Page text:

Stop 10: Injection Well

Highlighted Topic:  Hazardous Waste Treatment (Injection)

Tour Stop 10If you generate hazardous waste, there are two major options for treating it: send it off-site for treatment or treat it on-site (as is pictured with this injection well.)

If you send your hazardous waste off-site for treatment, you will still need to follow the requirements of being a hazardous waste generator, including getting an EPA ID, properly handling your waste (through labeling and segregation), and meeting storage time limits. You will need to identify a suitable Treatment, Storage, and Disposal (TSD) facility that can manage your waste and arrange for the waste – accompanied by its waste manifest – to be sent off-site.

Source data:
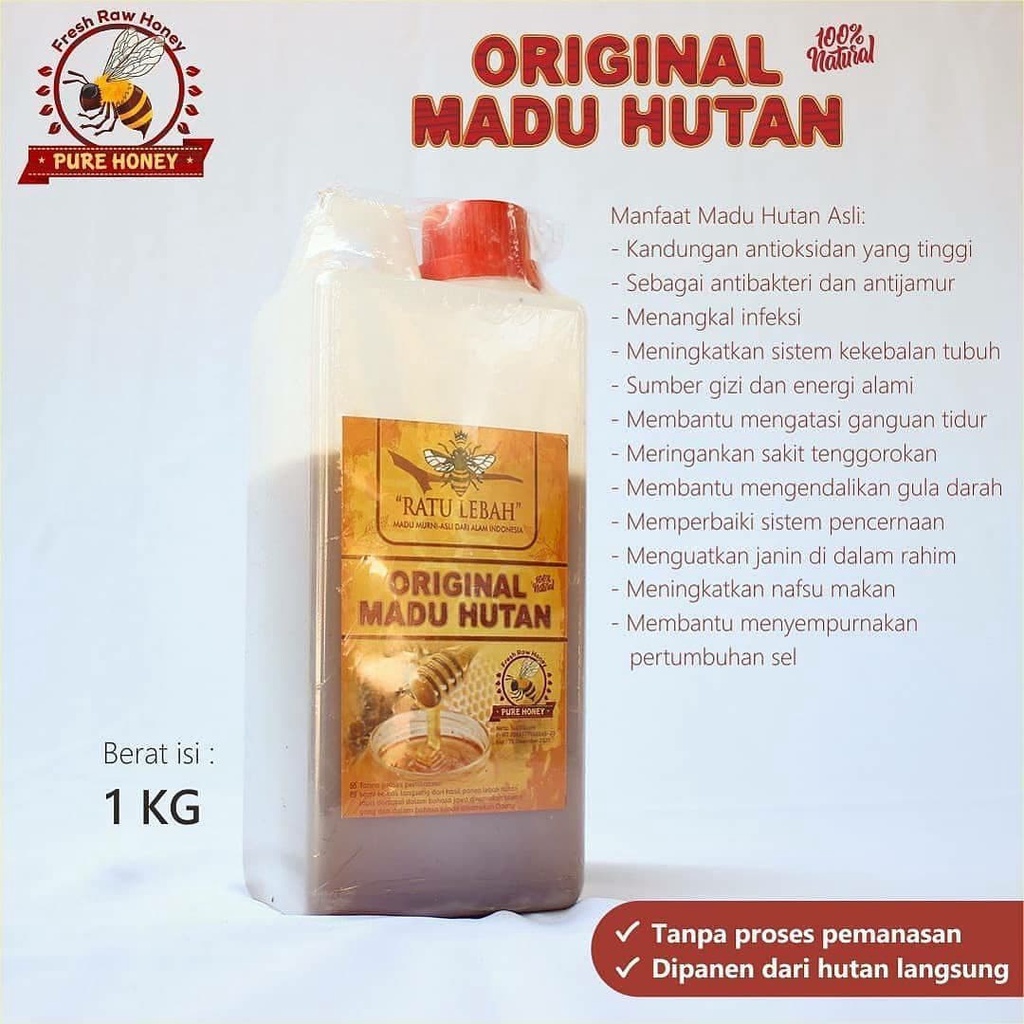 

ORIGINA MADU HUTAN ASLI FREASH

Work to complete:
1: In the text on hazardous waste treatment, what are the two major options for treating hazardous waste?
2: Decide whether each statement agrees with the hazardous waste treatment text, and support each yes or no with the deciding words quoted from it. (a) The injection well shown is an example of on-site treatment. (b) A generator who sends waste off-site no longer needs an EPA ID. (c) Waste sent off-site travels with its waste manifest.
3: Write the next part of the hazardous waste treatment text, continuing from its last sentence.

Outputs by task:
1: Sending it off-site for treatment or treating it on-site.

2:
(a) Yes: "treat it on-site (as is pictured with this injection well.)"
(b) No: "you will still need to follow the requirements of being a hazardous waste generator, including getting an EPA ID"
(c) Yes: "accompanied by its waste manifest"

3:
In the chemical industry, one common form of on-site waste treatment (for both hazardous and non-hazardous waste) is underground injection. Underground injection is regulated via the Underground Injection Control (UIC) Program under the Safe Drinking Water Act (SDWA). The UIC program is often managed by state agencies and is designed to insure wastes pumped into the ground do not contaminate the groundwater.  You will need a permit for any underground injection, which will specify conditions for what you can inject and how.  (This permit will take the place of a RCRA TSD permit if you are injecting hazardous waste.)

Other Regulatory Issues:

As with other activities, you will need to evaluate and manage your injection equipment for fugitive emissions, as covered by the Clean Air Act.